Express the rows from the start of the records through the line holding "Old Guys Rule", inclusive, as a Markdown table with the columns No. and Caption, numbering each row and skipping blank lines. Leave the pictures out of the answer.

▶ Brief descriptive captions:
****************************************
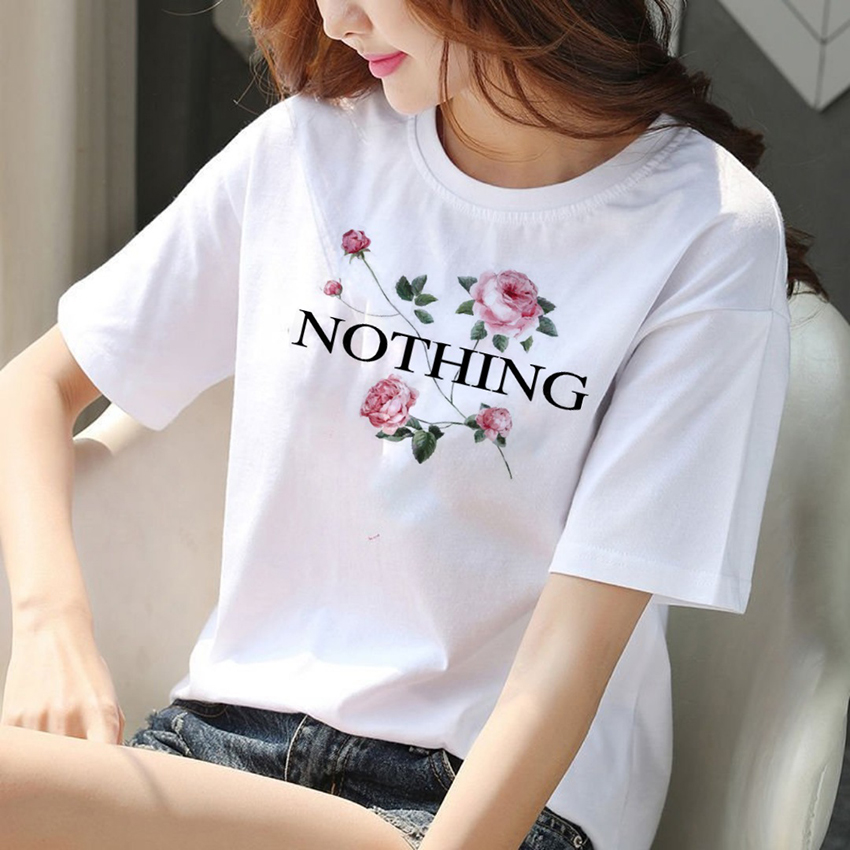 [GIÁ RẺ] Áo Thun Nữ Tay Lỡ From Rộng Cổ Tròn In Hình Nothing Giá Rẻ 10k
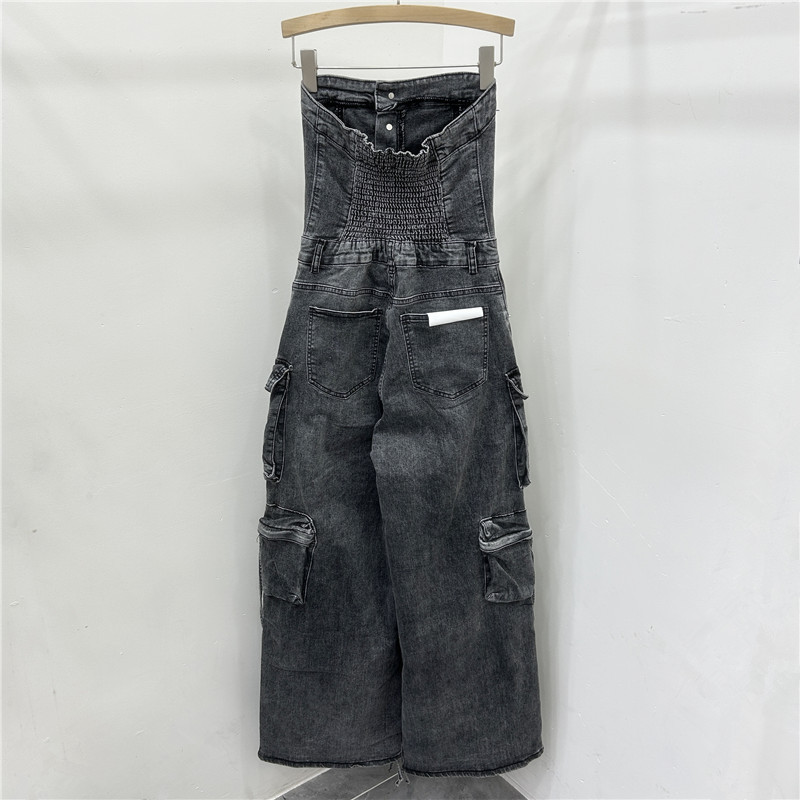 2025 primavera un botón de bolsillo delgado europeo y americano chica caliente herramienta de estilo jeans elástico pantalones recto de pecho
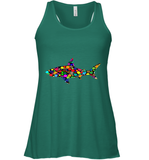 Womens Colourful Shark International dot day V Neck T Shirt Racerback Tank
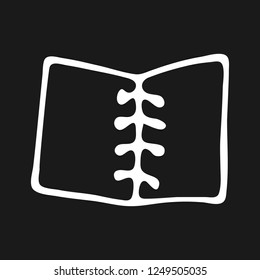 Handdrawn notebook doodle icon. Hand drawn black sketch. Sign symbol. Decoration element. Black background. Isolated. Flat design. Vector illustration.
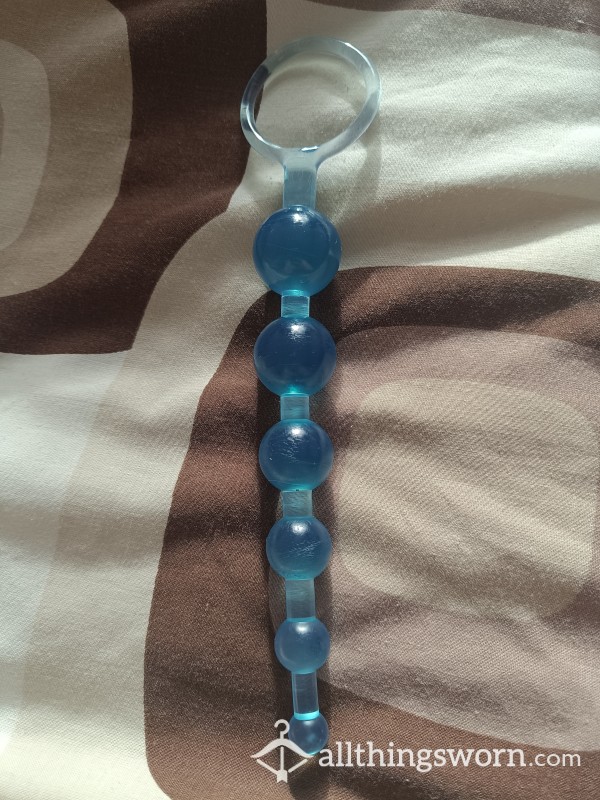 Blue Anal Beads 6inch With Video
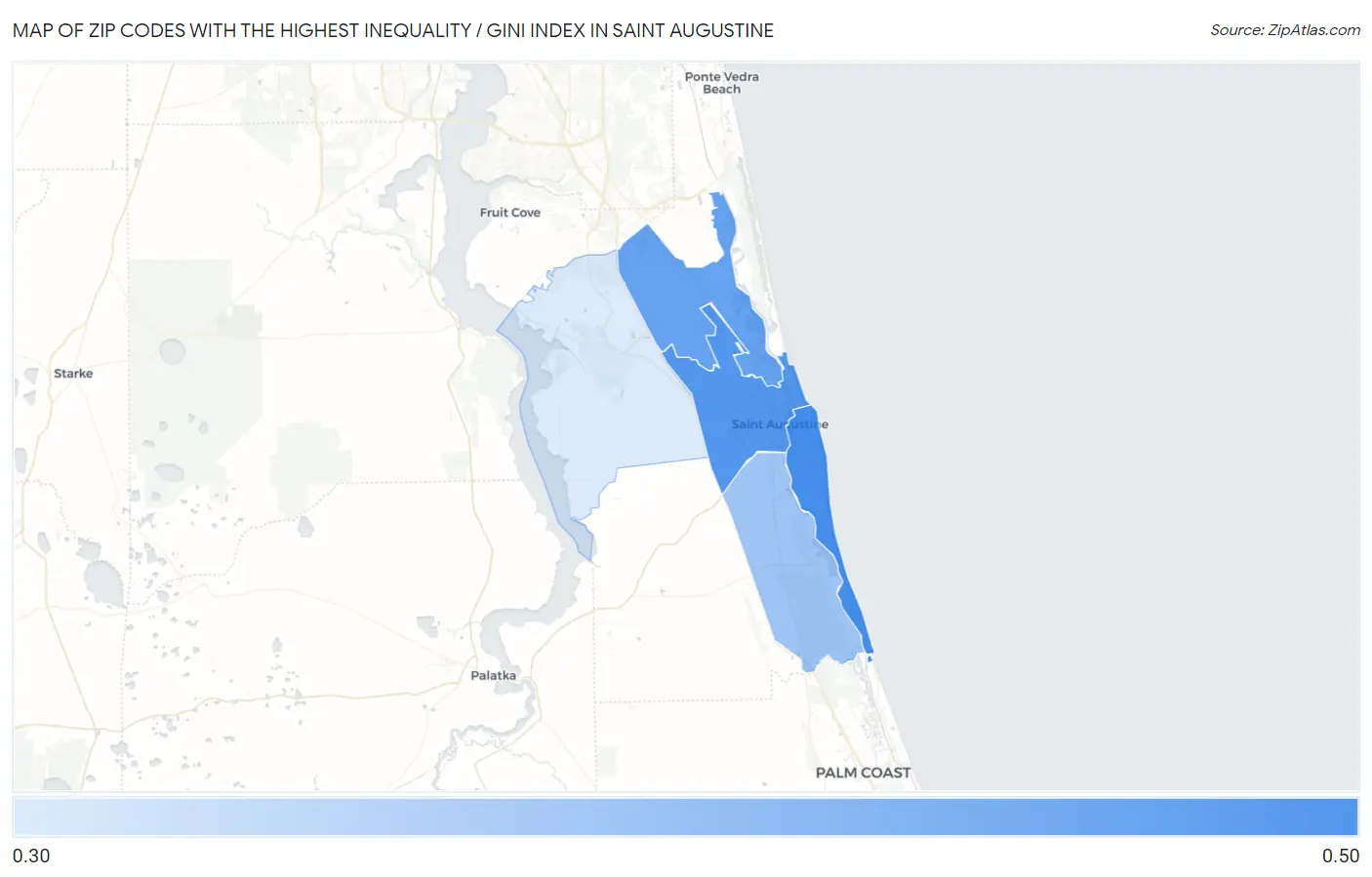 Zip Codes with the Highest Inequality / Gini Index in Saint Augustine Map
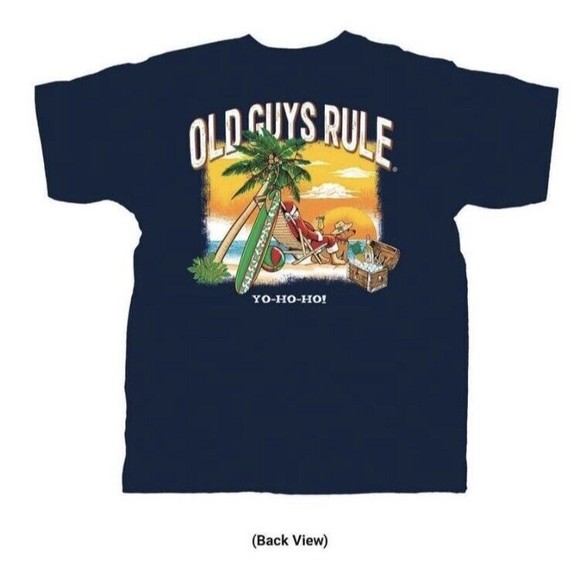 Old Guys Rule T Shirt for Men ~ Yo-Ho-Ho ~ Med. Navy ~ Dads Holidays Shirt ~ New - Picture 8 of 14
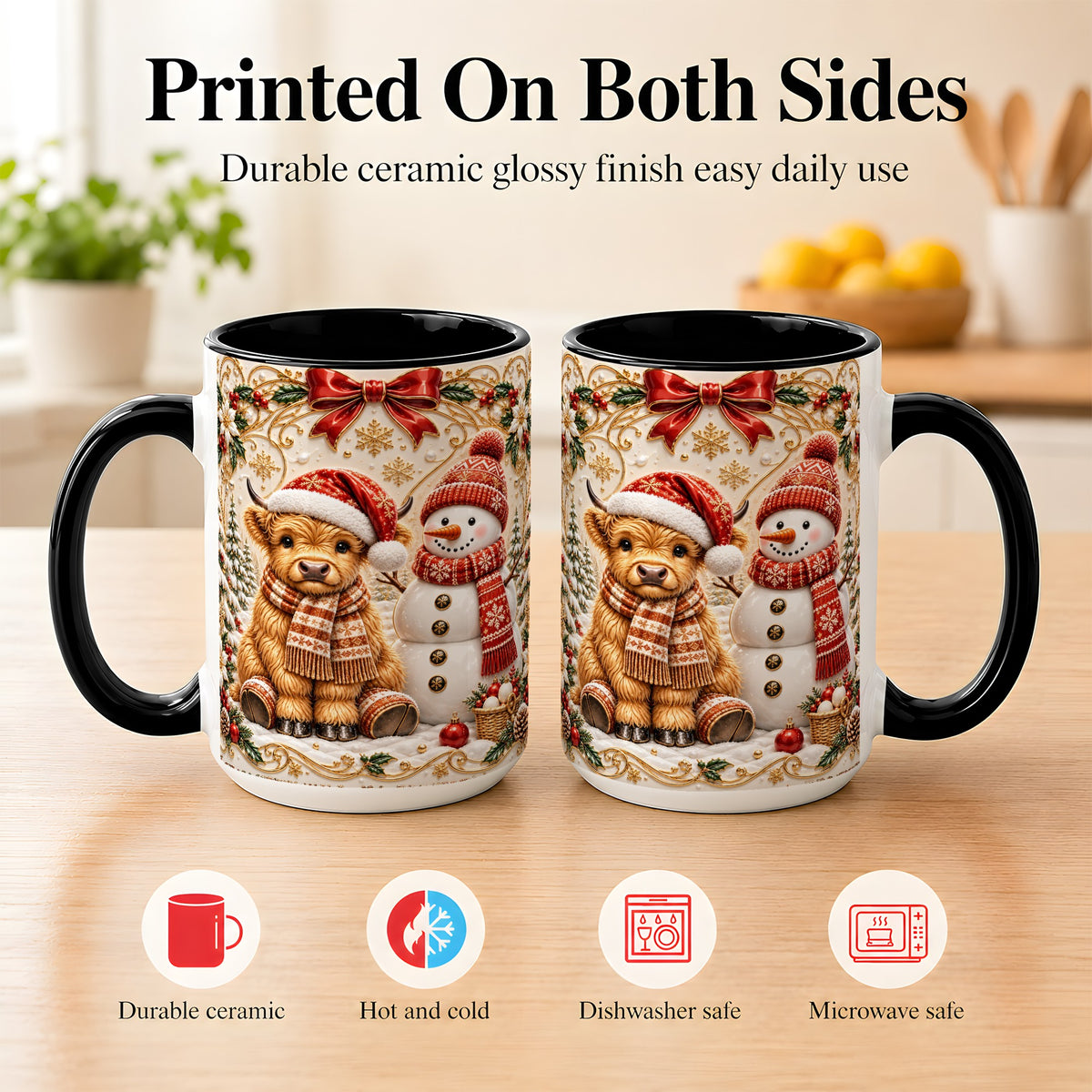 #pl[15oz|Black] Christmas Highland Cow Coffee Mug, Snowman Mug, Ceramic Cup
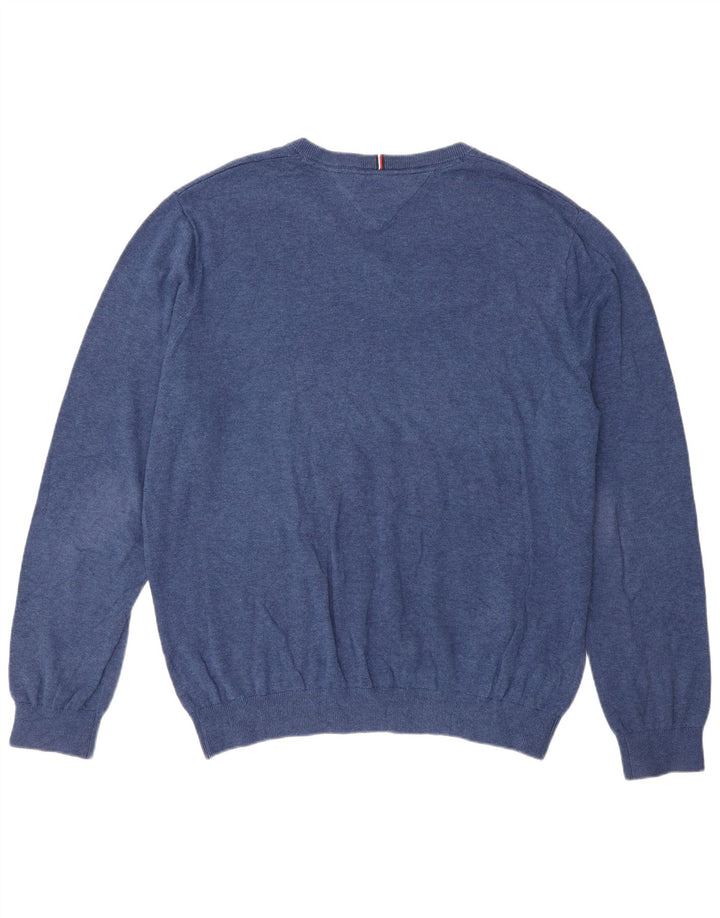 Suéter masculino Tommy Hilfiger com decote em V XL azul clássico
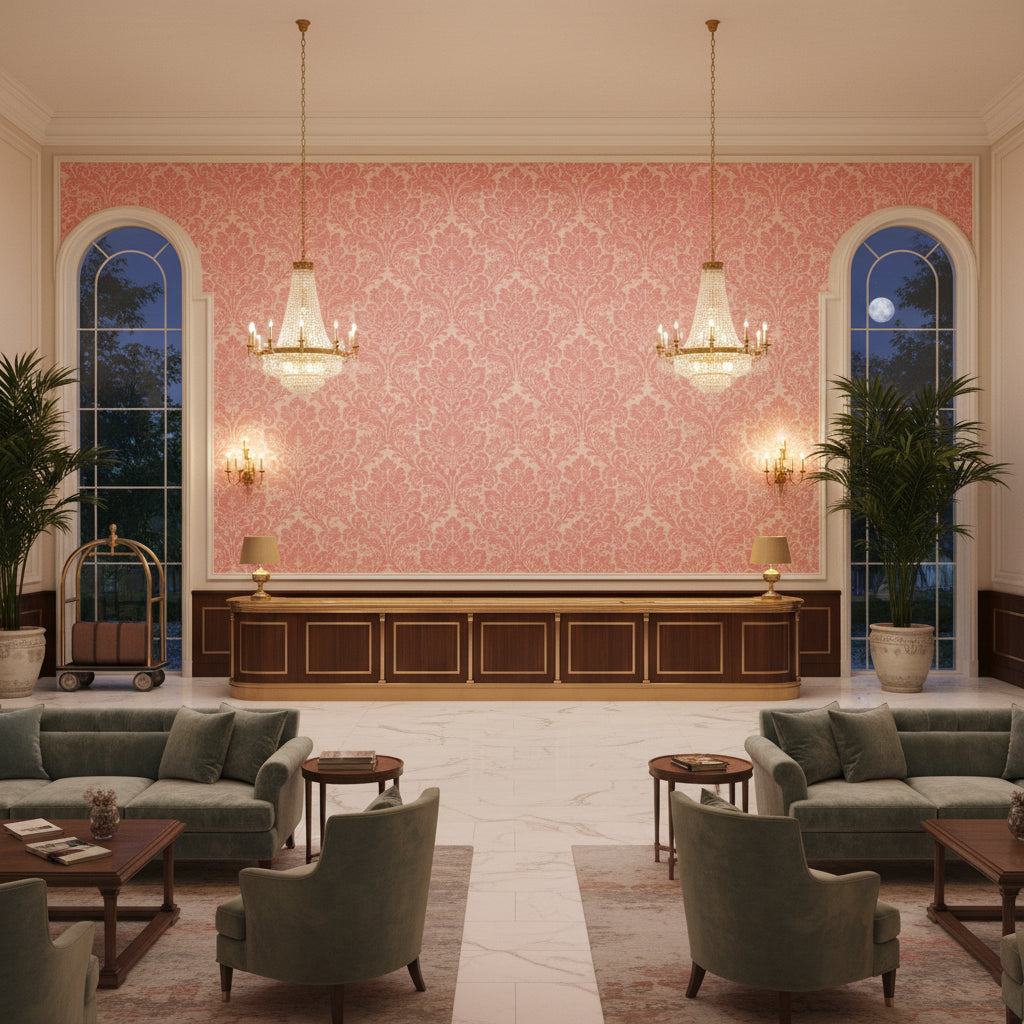 Acanthus Damask Berry | Kravet - Hotel Lobby Visualization (AI-generated, may not be to scale. Verify pattern scale with product specifications.)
****************************************
▶ RESULT FOR THIS EXERCISE:
| No. | Caption |
|---|---|
| 1 |  [GIÁ RẺ] Áo Thun Nữ Tay Lỡ From Rộng Cổ Tròn In Hình Nothing Giá Rẻ 10k |
| 2 |  2025 primavera un botón de bolsillo delgado europeo y americano chica caliente herramienta de estilo jeans elástico pantalones recto de pecho |
| 3 |  Womens Colourful Shark International dot day V Neck T Shirt Racerback Tank |
| 4 |  Handdrawn notebook doodle icon. Hand drawn black sketch. Sign symbol. Decoration element. Black background. Isolated. Flat design. Vector illustration. |
| 5 |  Blue Anal Beads 6inch With Video |
| 6 |  Zip Codes with the Highest Inequality / Gini Index in Saint Augustine Map |
| 7 |  Old Guys Rule T Shirt for Men ~ Yo-Ho-Ho ~ Med. Navy ~ Dads Holidays Shirt ~ New - Picture 8 of 14 |